Instructions are for the undercarriage legs to be assembled into the wheel bay “boxes,” then mounted in the fuselage. To avoid breaking them during the build, I installed them only after painting and decals. I had to shorten the locating pins, but that did not affect the alignment or strength of the undercarriage. Squeezing the nose leg into place was a little tricky but doable. The vinyl tires fit well.
I also modified the swing-wing pivot mounts. HobbyBoss would have you pin the wings in place, then mount the upper fuselage half. But this would make painting and handling trickier. You could finish the wings before installation, but there are seams to fill where the fuselage joins the wings, and painting, too. I cut a portion of the wing mount “doughnut” so I could slide the wings onto their pivot pins later.
Building options are plentiful: wings can be posed at any sweep angle; there are two wing bladders provided for either swept or forward swept positions; the in-flight refueling probe can be open or closed; you could model a later jet with the main IFR probe door removed; and a fairly complete Vulcan 20mm cannon is included, with separate doors. Detail on the engine exteriors won’t be visible on the finished model, so I left these pieces off. You can elevate the nose cone to show off the AWG-9 radar. Adding the dipoles to the radar dish was a challenge; next time I will use something other than super glue and leave a little of the fret on the photoetched metal for a better attachment.
Don’t forget to weight the nose, particularly with the wings swept back — it will sit on its tail!
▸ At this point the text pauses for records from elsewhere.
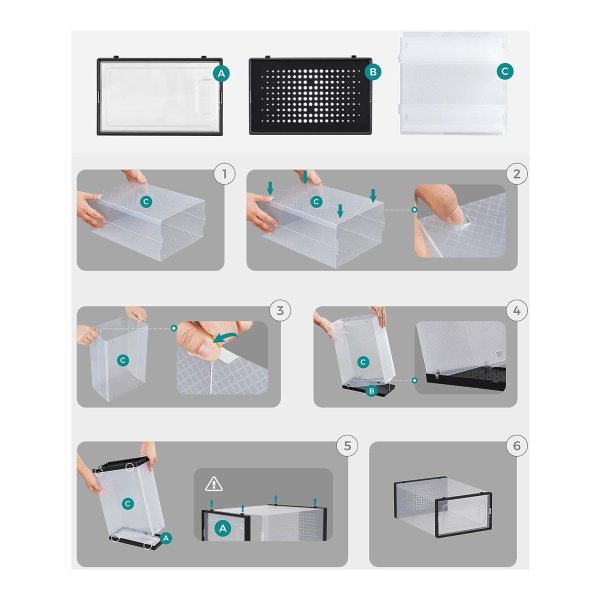 A
B
C
1
C
2
C
3
C
4
C
B
5
C
A
A
6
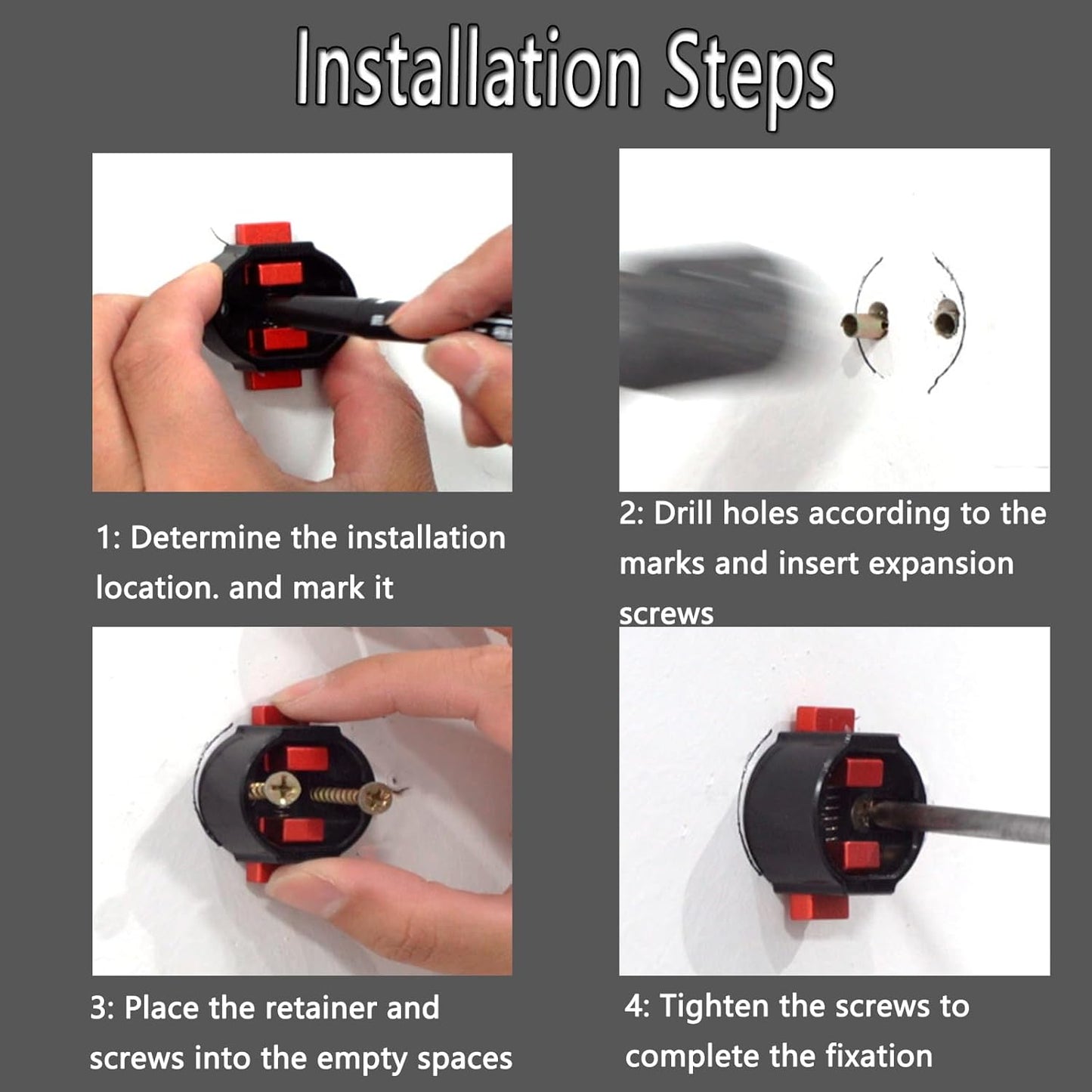 Installation Steps

1: Determine the installation location. and mark it

2: Drill holes according to the marks and insert expansion screws

3: Place the retainer and screws into the empty spaces

4: Tighten the screws to complete the fixation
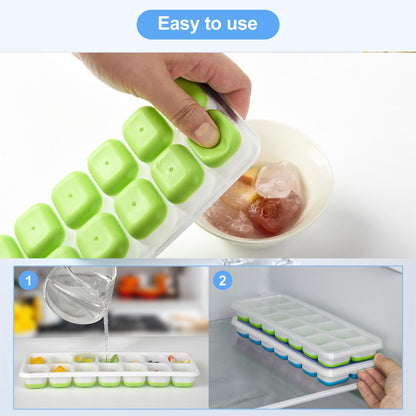 Easy to use

1

2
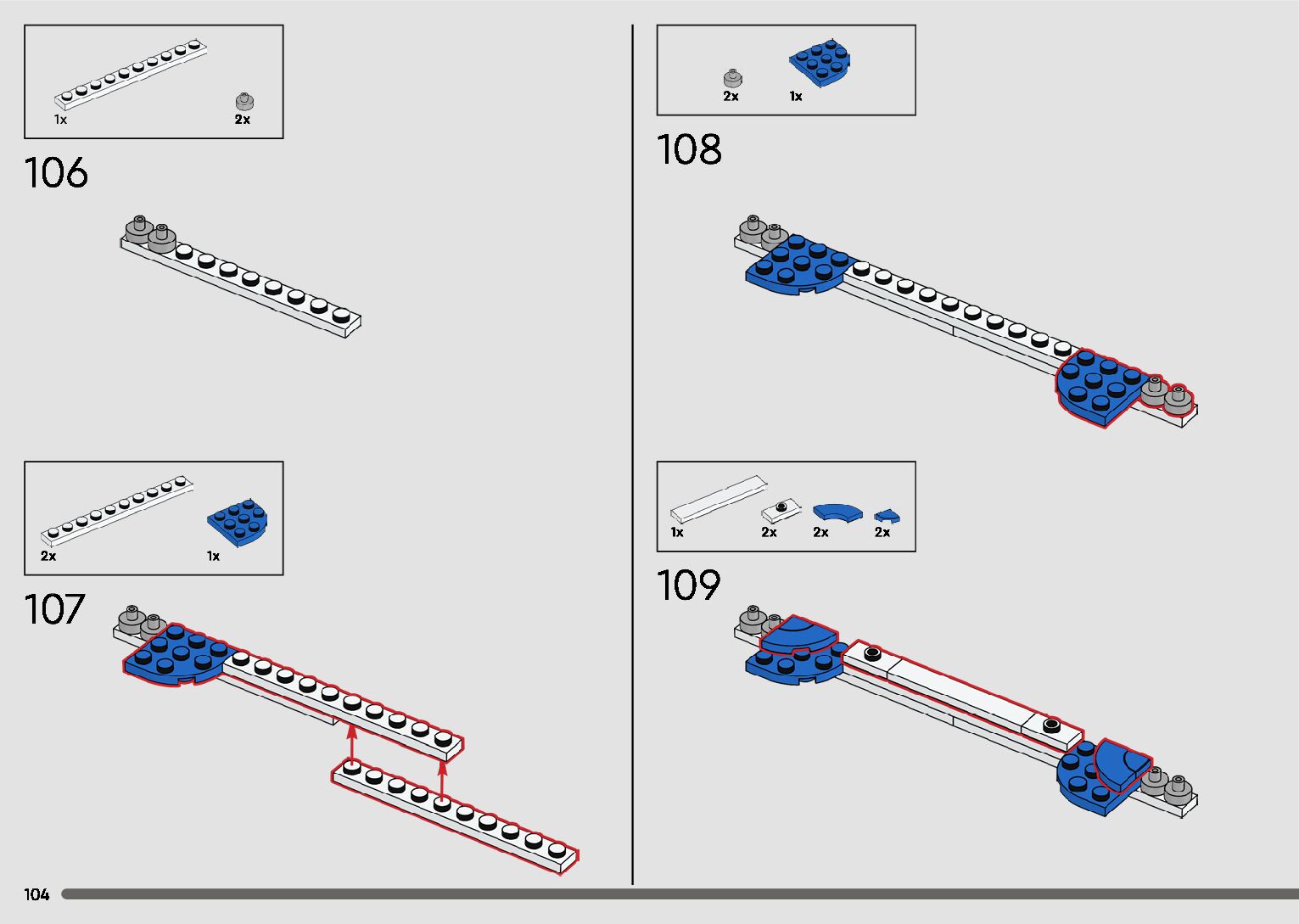 1x
2x

106

2x
1x

107

2x
1x

108

1x
2x
2x
2x

109

104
There is ample room behind the forward bulkhead for several large fishing sinkers.
I airbrushed Tamiya TS-26 pure white decanted from the spray can and thinned with Tamiya lacquer thinner. The light gray is Testors 36440, with the gloss finish coming from Tamiya gloss lacquer, again decanted, thinned, and airbrushed. The gloss black is also Tamiya spray.
The kit-supplied decals behaved well indeed! The quantity is daunting — one Phoenix missile has about a dozen decals! I spent several long nights with hundreds of small decals.
HobbyBoss has outdone itself — good fit and detail, many options, and the promise of more versions to come. A few more parts would have greatly multiplied the kit’s possibilities, but that is not much to complain about. I enjoyed every minute of building it, and I plan on adding another one (or two) to my stash!